__EXERCISE REQUIREMENTS__. In the entries that follow, copy exactly each line from the first through the line with "the License at".

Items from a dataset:
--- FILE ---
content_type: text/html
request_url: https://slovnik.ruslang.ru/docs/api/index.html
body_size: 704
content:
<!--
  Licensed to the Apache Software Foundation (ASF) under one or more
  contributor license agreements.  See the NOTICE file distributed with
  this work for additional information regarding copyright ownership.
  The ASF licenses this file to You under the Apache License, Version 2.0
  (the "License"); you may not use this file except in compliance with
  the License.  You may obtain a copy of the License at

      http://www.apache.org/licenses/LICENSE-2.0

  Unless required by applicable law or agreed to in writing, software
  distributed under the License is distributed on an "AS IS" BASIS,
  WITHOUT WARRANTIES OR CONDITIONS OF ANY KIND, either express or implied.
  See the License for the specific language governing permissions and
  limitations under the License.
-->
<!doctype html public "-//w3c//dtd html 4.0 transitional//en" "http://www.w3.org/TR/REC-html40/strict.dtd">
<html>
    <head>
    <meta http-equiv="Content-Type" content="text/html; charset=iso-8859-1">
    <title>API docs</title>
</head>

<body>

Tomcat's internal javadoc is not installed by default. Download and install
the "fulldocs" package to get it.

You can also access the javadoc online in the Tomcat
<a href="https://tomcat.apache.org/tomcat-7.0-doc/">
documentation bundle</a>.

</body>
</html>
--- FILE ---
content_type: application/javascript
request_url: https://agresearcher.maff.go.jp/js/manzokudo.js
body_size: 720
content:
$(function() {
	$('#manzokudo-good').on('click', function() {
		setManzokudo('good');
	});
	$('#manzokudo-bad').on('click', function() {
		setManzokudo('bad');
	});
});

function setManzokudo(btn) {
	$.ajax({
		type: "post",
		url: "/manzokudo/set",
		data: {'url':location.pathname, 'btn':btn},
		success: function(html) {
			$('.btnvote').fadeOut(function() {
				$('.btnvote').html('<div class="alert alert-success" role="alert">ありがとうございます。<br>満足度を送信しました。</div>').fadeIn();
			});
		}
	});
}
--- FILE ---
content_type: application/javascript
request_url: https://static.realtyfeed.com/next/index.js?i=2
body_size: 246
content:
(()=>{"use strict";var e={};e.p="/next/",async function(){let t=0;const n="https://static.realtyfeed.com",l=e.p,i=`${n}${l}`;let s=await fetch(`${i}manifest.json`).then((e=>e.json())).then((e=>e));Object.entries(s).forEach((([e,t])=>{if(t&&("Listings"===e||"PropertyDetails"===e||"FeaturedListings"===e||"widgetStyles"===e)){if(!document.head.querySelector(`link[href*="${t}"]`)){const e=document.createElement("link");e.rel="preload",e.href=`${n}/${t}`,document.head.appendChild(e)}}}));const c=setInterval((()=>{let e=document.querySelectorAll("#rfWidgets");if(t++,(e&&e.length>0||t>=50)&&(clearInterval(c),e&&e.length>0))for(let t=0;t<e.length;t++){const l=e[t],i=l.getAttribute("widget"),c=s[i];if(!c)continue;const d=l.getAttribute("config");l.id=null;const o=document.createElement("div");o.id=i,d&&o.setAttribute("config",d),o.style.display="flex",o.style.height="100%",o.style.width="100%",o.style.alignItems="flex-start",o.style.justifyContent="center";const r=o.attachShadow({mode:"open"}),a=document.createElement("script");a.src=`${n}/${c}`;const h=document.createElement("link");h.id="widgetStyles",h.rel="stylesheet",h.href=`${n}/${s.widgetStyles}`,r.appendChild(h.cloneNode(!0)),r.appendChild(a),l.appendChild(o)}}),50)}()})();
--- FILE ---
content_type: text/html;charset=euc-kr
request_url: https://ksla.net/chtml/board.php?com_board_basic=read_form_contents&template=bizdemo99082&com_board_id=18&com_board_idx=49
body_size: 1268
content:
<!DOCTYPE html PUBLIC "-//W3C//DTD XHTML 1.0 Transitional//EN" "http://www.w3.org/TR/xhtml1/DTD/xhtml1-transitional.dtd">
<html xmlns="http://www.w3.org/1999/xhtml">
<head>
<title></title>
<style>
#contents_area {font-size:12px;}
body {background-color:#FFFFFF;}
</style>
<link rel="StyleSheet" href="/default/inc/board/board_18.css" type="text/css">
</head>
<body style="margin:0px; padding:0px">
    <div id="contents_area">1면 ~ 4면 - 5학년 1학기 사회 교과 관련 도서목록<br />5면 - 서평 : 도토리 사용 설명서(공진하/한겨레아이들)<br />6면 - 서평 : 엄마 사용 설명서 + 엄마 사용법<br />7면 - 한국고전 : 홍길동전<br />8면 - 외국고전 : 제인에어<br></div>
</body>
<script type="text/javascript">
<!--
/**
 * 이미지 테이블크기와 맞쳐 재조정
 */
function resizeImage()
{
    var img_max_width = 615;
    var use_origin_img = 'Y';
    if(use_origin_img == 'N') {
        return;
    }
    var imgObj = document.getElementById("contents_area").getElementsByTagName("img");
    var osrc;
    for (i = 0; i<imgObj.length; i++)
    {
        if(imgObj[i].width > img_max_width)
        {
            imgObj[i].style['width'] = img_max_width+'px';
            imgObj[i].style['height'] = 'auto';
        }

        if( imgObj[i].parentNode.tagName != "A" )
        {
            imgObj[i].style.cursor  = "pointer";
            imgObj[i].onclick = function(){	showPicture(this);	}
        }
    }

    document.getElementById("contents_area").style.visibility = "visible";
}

__EXERCISE SOLUTION__.
--- FILE ---
content_type: text/html
request_url: https://slovnik.ruslang.ru/docs/api/index.html
body_size: 704
content:
<!--
  Licensed to the Apache Software Foundation (ASF) under one or more
  contributor license agreements.  See the NOTICE file distributed with
  this work for additional information regarding copyright ownership.
  The ASF licenses this file to You under the Apache License, Version 2.0
  (the "License"); you may not use this file except in compliance with
  the License.  You may obtain a copy of the License at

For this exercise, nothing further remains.